Recognition: unknown
Barriers to Counterfactual Credit Attribution for Autoregressive Models
Pith reviewed 2026-05-09 15:09 UTC · model grok-4.3
The pith
Counterfactual credit attribution fails to compose under autoregressive generation and requires exponential queries to retrofit.
A machine-rendered reading of the paper's core claim, the machinery that carries it, and where it could break.
Core claim
Imposing CCA on the underlying next-token predictor does not guarantee that the model is CCA: CCA does not compose autoregressively (unlike DP). We prove a lower bound for CCA retrofitting under a weak optimality requirement. Given black-box access to the starting model, retrofitting requires query complexity exponential in the length of the model's outputs.
What carries the argument
Counterfactual credit attribution (CCA), a relaxation of differential privacy that requires a model to attribute credit to any training or deployment data on which its output depends in a significant way.
Load-bearing premise
The lower bound on retrofitting assumes only a weak optimality requirement on the retrofitted model.
What would settle it
A black-box retrofitting procedure that produces a CCA-compliant model using only polynomially many queries in output length, while meeting the weak optimality condition, would falsify the lower bound.
Figures
read the original abstract
Generative AI disrupts the practice of giving credit to work that came before. Ideally, a generative model would give credit to any work on which its output depends in a significant way. \emph{Counterfactual credit attribution} (CCA) is a technical condition formalizing this goal--a relaxation of differential privacy--recently introduced by Livni, Moran, Nissim, and Pabbaraju [2024] who studied it in the PAC learning setting. We initiate the study of CCA generative models. Specifically, we consider autoregressive models giving credit to a deployment-time dataset (e.g., a RAG database). We uncover barriers to two natural approaches to CCA autoregressive models. First, we show that imposing CCA on the underlying next-token predictor does not guarantee that the model is CCA: CCA does not compose autoregressively (unlike DP). Second, we consider a different approach to building CCA models which we call \emph{retrofitting}. Retrofitting takes a model that does not attribute credit, and adds credit onto it. We prove a lower bound for CCA retrofitting under a weak optimality requirement. Given black-box access to the starting model, retrofitting requires query complexity exponential in the length of the model's outputs.
Editorial analysis
A structured set of objections, weighed in public.
Referee Report
Summary. The paper initiates the study of counterfactual credit attribution (CCA) for autoregressive generative models that must attribute credit to a deployment-time dataset. It establishes two barriers: (1) CCA imposed on the next-token predictor does not imply CCA for the full autoregressive model, because CCA fails to compose under autoregressive chaining (unlike differential privacy); (2) retrofitting a non-CCA model to satisfy CCA, under a weak optimality requirement on the retrofitted model, requires query complexity exponential in output length given only black-box access to the original model.

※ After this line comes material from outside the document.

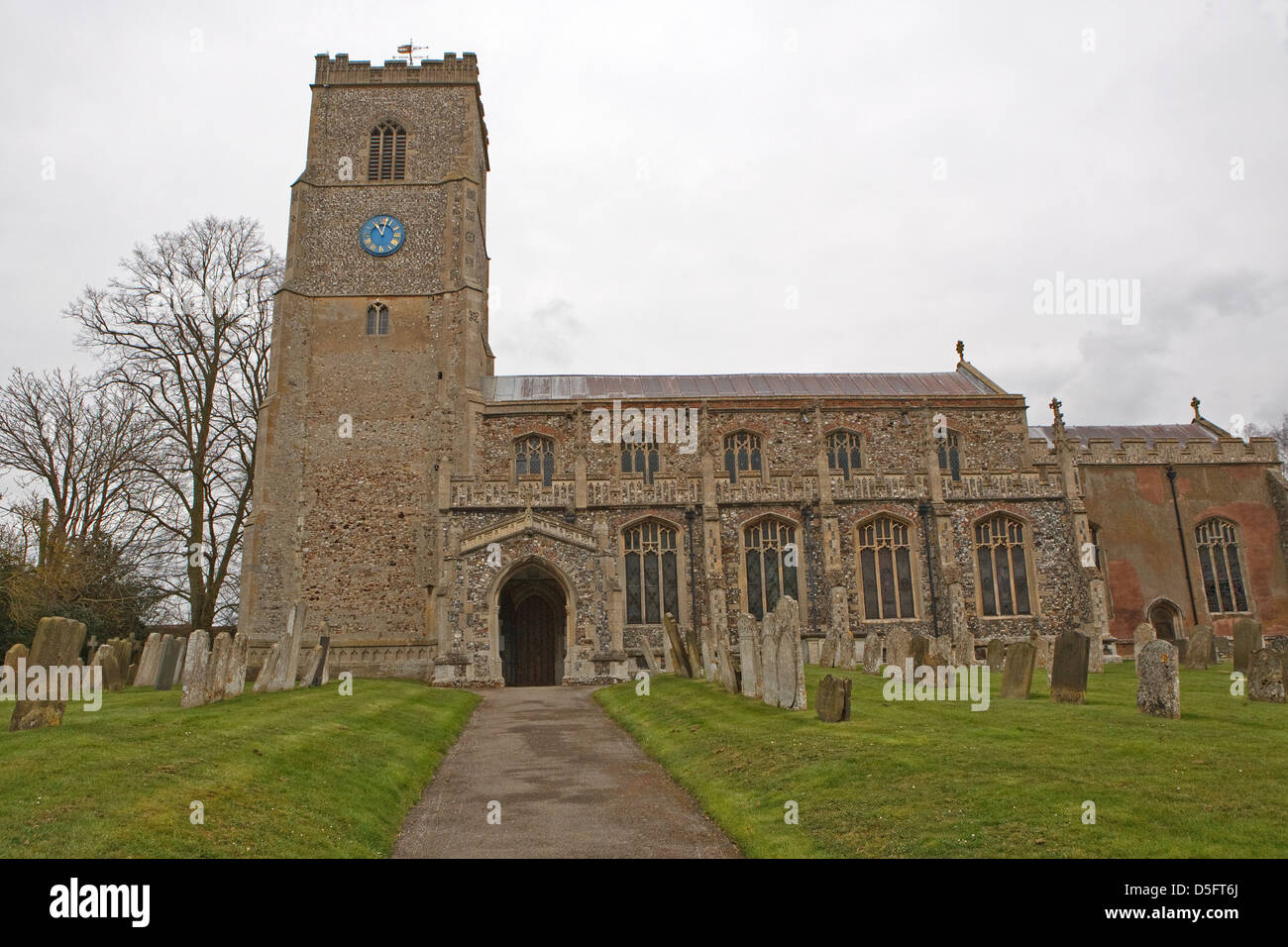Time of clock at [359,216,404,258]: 11:02
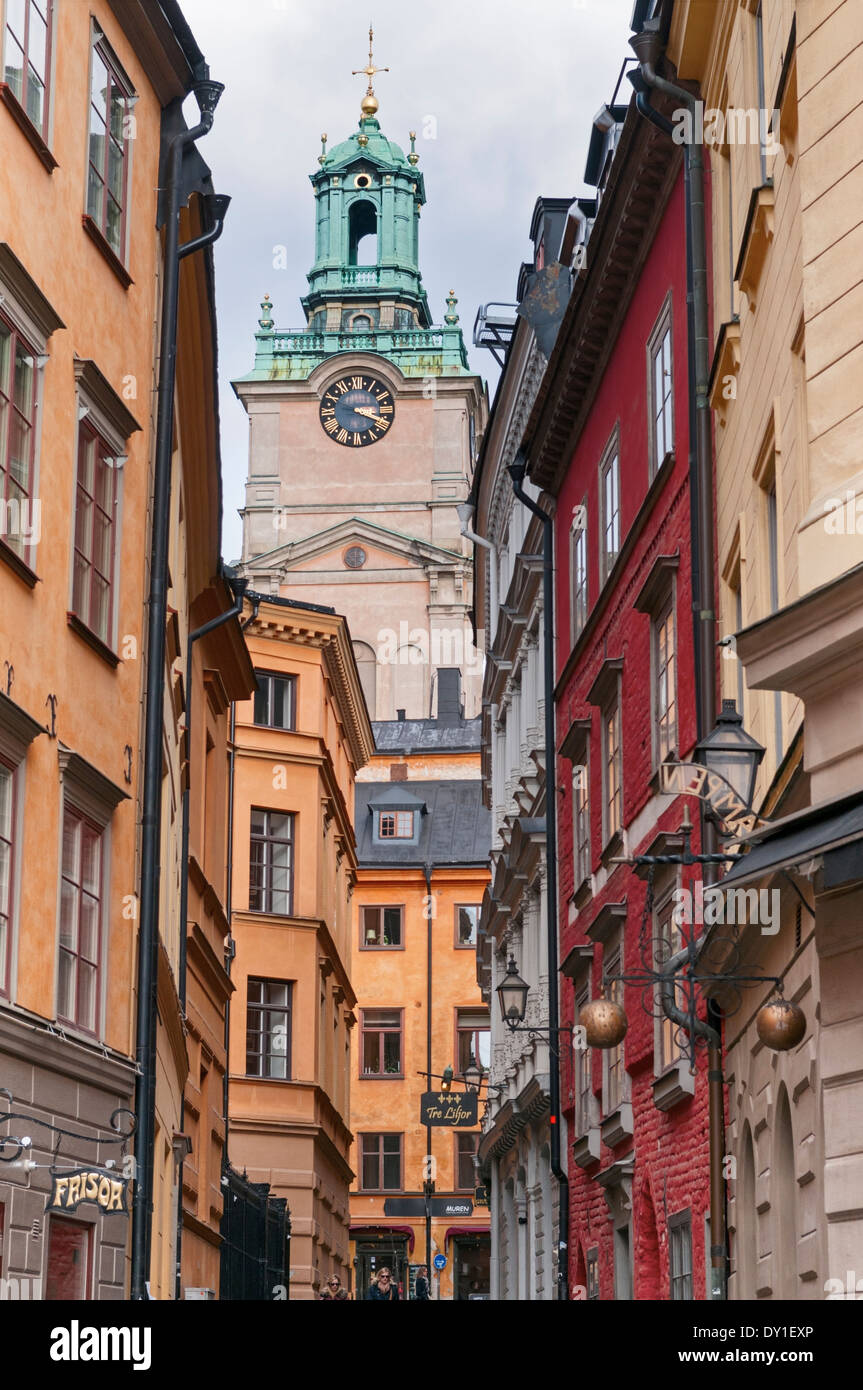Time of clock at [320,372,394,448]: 3:18
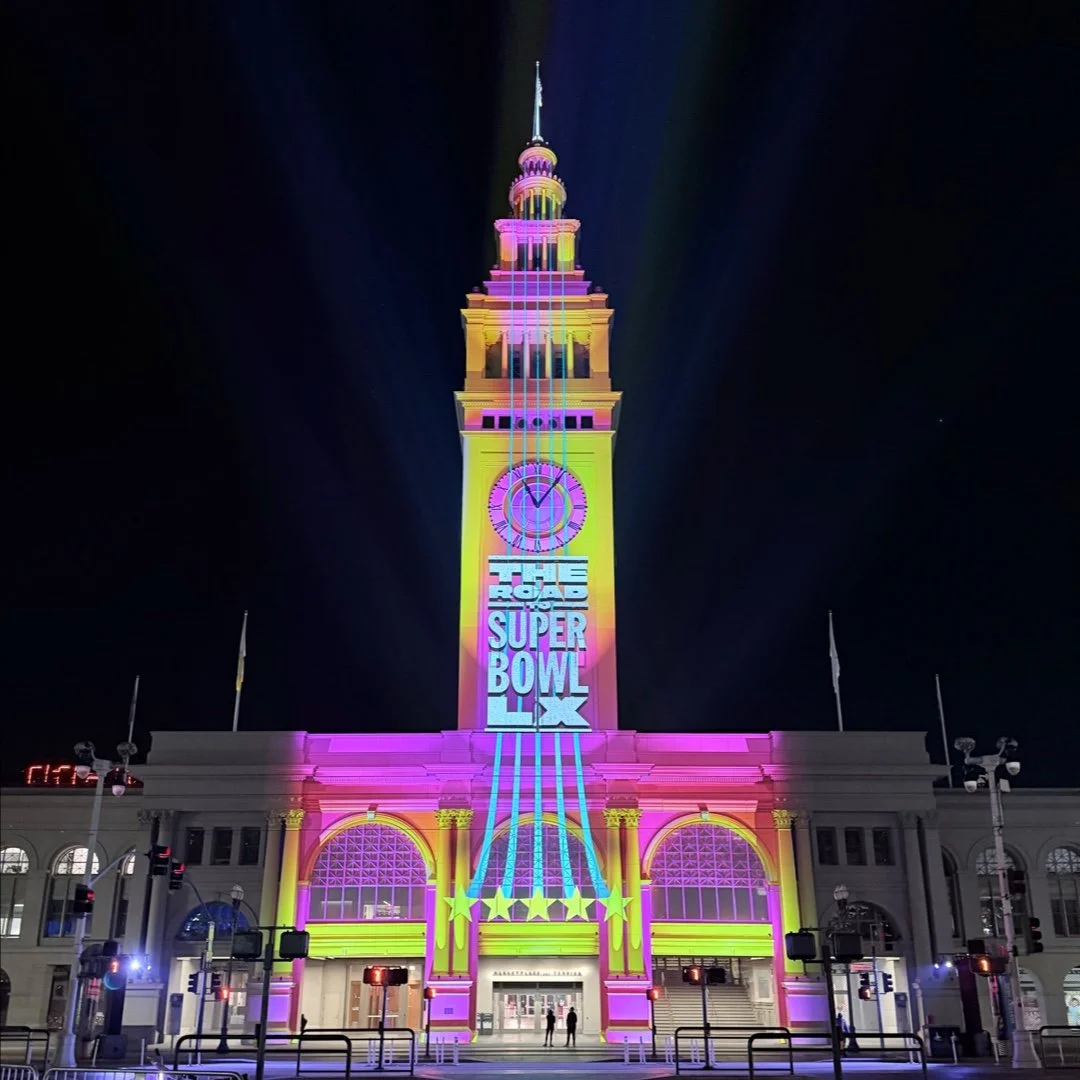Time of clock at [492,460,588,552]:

Significance. If the results hold, they are significant for theoretical machine learning and trustworthy generative AI. The non-composition result cleanly separates CCA from DP and rules out a natural compositional construction. The exponential lower bound under the stated weak optimality condition demonstrates that black-box retrofitting is impractical for realistic output lengths, which should steer future work toward alternative model designs or relaxed credit notions. The formal negative results are a useful contribution to the emerging CCA literature.
major comments (2)
- [§3] §3: The non-composition counterexample must be checked against the precise CCA definition for full sequences; the construction should explicitly verify that the next-token CCA condition holds while the chained model violates the sequence-level CCA condition.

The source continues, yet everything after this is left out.